Opinion and Analysis

There is a growing confidence evident in the Canonical camp as the countdown begins to October 29, the date for the official release of Ubuntu 9.10.

And there are reasons aplenty for this assertiveness - the company is set to unleash the best of all its releases to date. Karmic Koala will, much like its name, go a fair way to deciding the karma of the project.

The latest sign to indicate that the company thinks Ubuntu is now ready for prime time is the announcement that the programme to ship free CDs, ShipIt, will be scaled back.

Until the October 21 announcement by Canonical's chief operating officer Jane Silber, anyone who could not download an Ubuntu image could write or email the company ad request a free CD in the mail.

It was a useful way of spreading the word and increasing the use of the distribution. But it costs a penny and now, it appears, there is no longer any need to continue the scheme.

As with every marketing tactic, once it has either achieved its aim or outgrown its usefulness, ShipIt will be gradually thrown overboard.

Canonical does not choose names for its releases lightly. They may appear to be weird and attempts at alliteration, but such is not the case. The names convey the state of development of the project.

As the owner of the company, Mark Shuttleworth, explained to me last year, Warty Warthog, the first release, was going to have warts;  Dapper Drake - the first LTS release, was putting its best foot forward; Edgy Eft was playing rapid catch-up after Dapper, with its short cycle and new features, and Hardy Heron, the second LTS, was built to last.

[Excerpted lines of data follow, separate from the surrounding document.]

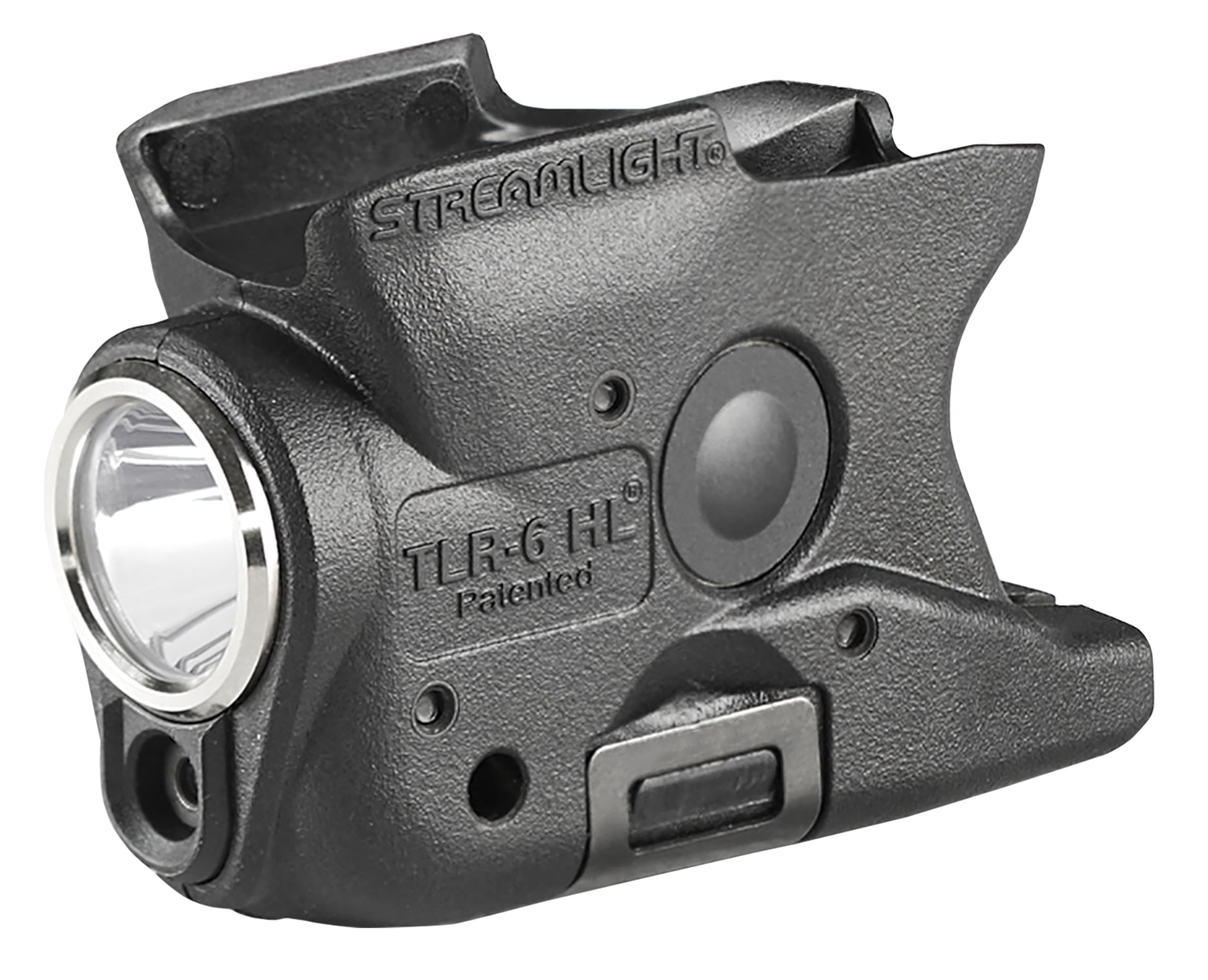 Streamlight 69352 TLR-6 HL G 300-Lumen Rechargeable Tactical Weapon Light with Integrated Green Aiming Laser Designed Specially and Solely for M&P Shield 9/40Models Only  Black
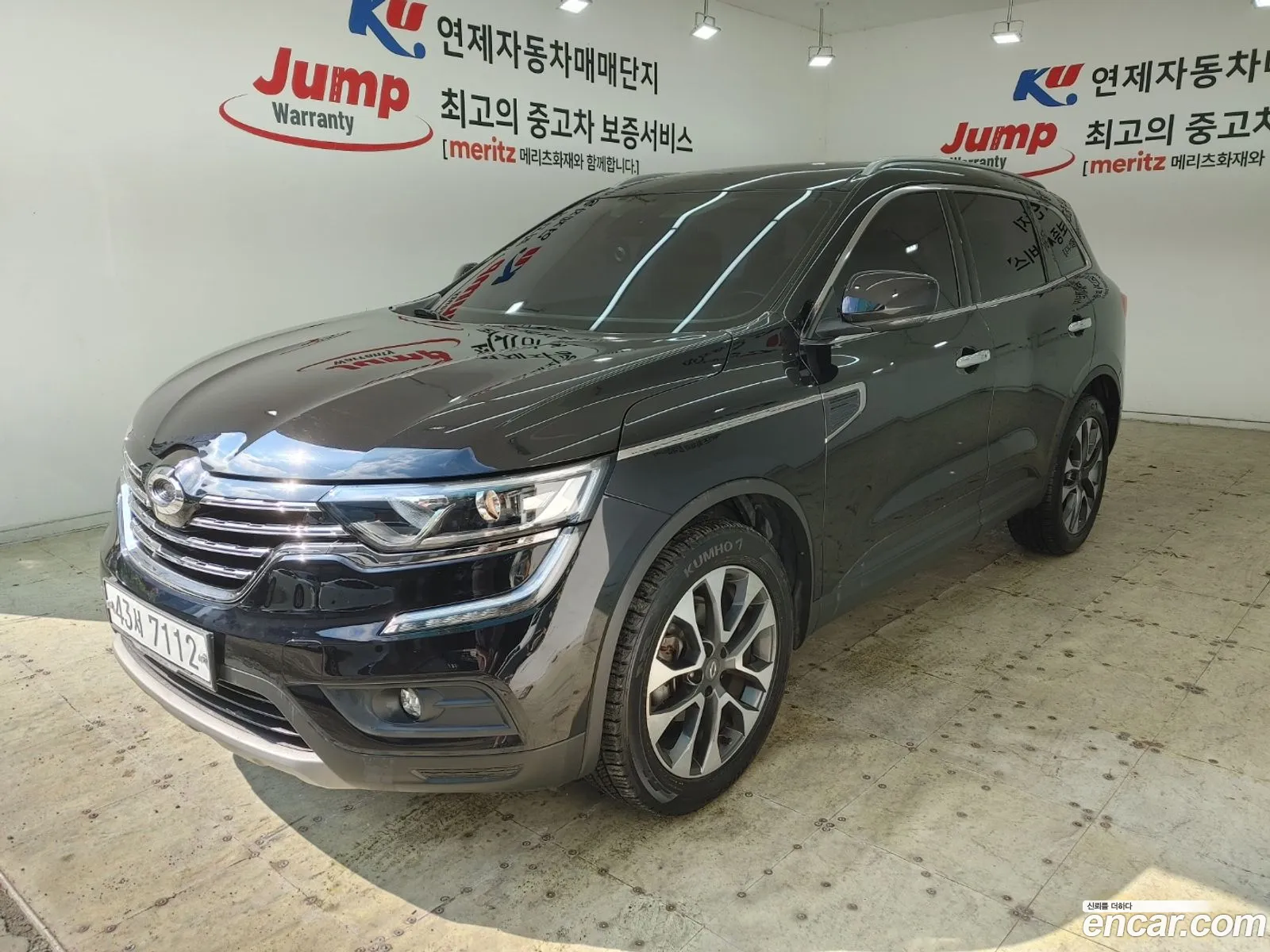Renault Samsung Qm6 Gasoline 2Wd Re 2018 - фотография 2401717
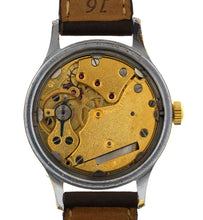 DELUXE SMITHS GENTS ENGLISH PATTERN GOLD PLATED  MODEL A 417 C 1958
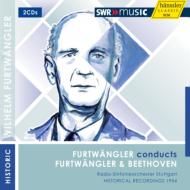 【輸入盤】フルトヴェングラー：交響曲第2番、ベートーヴェン：交響曲第1番　フルトヴェングラー＆シュトゥットガルト放送響（1954）（2CD [ フルトヴェングラー、ヴィルヘルム（1886-1954） ] book-18381274 楽天ブックス サンプル画像2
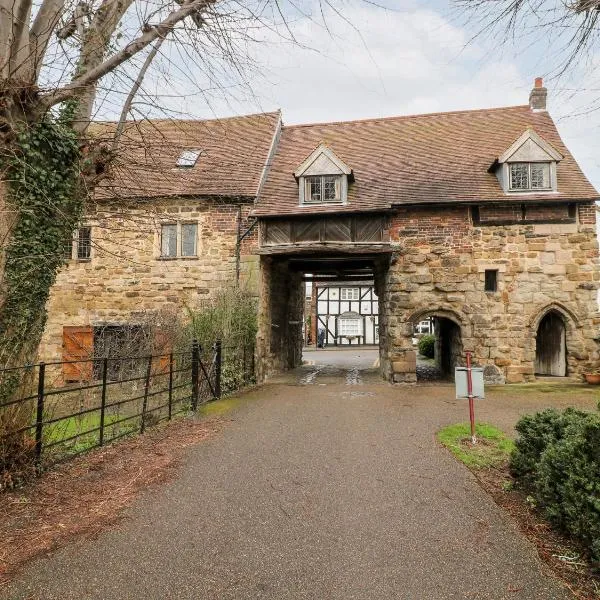 Porter's Lodge，位于塔姆沃思的酒店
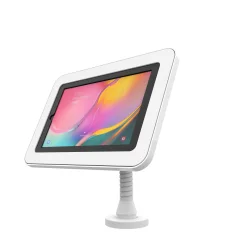 Elevate II Flex Drill Down Countertop Kiosk for Galaxy Tab A 10.1 (2019) (White)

After that came Intrepid Ibex, Jaunty Jackalope and now Karmic Koala. Those adjectives tell us what the particular release was, or is, trying to achieve. In April next year will come Lucid Lynx, the next long-term support release.

Recent moves by Shuttleworth to market Ubuntu through IBM are again an indication of his cleverness at trying to embed Ubuntu in the desktop space. His competitors under-estimate him at their peril.

He must be more than encouraged by Microsoft's growing, often clumsy, attempts to gain traction in the open source space. The latest indication of Microsoft's realisation that lock-in may just do more harm than good to itself is the announcement that it will be releasing documentation on Outlook Personal Folders.

This must be music to Shuttleworth's ears. Five years ago, one could not imagine an 800-pound gorilla practising  anything but total lock-in.